→ Reading passage
_____
Not every study tells that story, though. One trial tracked patients for a full year and found that initial improvements at three months gradually declined by six and twelve months, with pain scores creeping back toward baseline. This suggests PRP doesn’t work equally well for everyone, and some patients may see benefits fade.
Why “Hip Bursitis” Matters Less Than You Think
One reason the research is inconsistent is that “hip bursitis” is often a simplification. What most people call hip bursitis, the pain on the outer side of your hip, is now understood as greater trochanteric pain syndrome. It can involve actual inflammation of the bursa, but it frequently includes damage or degeneration of the gluteal tendons that attach near the hip’s bony prominence. Many patients have both problems simultaneously.
_____
→ Exercise tasks
1 > Summarize the passage on PRP and hip bursitis in two sentences.
2 > In the passage on PRP and hip bursitis, what is pain on the outer side of the hip now understood to be?
The records play no part in this.

→ Information provided
_____
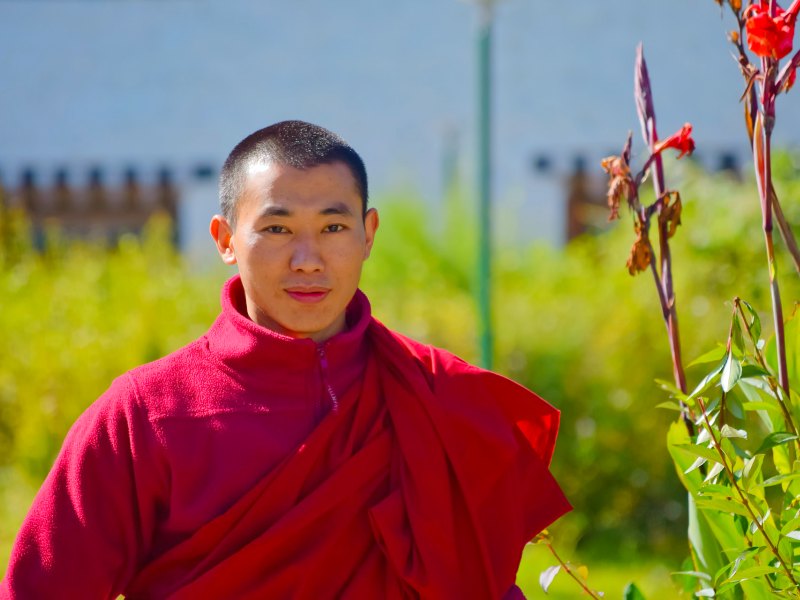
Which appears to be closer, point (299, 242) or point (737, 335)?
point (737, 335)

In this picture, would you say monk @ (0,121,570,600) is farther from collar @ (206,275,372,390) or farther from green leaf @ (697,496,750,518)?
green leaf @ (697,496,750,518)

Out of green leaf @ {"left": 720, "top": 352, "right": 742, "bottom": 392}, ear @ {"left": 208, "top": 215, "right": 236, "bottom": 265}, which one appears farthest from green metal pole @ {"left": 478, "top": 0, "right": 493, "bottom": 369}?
_____
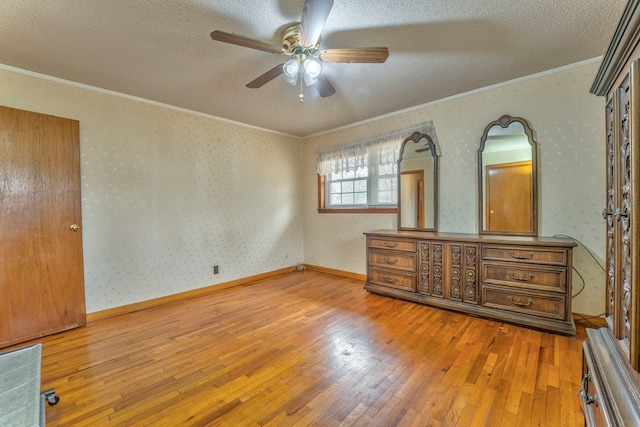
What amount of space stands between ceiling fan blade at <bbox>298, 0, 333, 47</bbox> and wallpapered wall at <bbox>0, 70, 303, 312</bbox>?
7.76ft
_____
→ Answers in order
1 > Not every study supports PRP: one year-long trial found that improvements seen at three months gradually declined by six and twelve months, which suggests that the benefits may fade for some patients. The research may be inconsistent partly because "hip bursitis" is a simplification of greater trochanteric pain syndrome, which can involve inflammation of the bursa but frequently includes damage or degeneration of the gluteal tendons, and many patients have both problems.

2 > Greater trochanteric pain syndrome.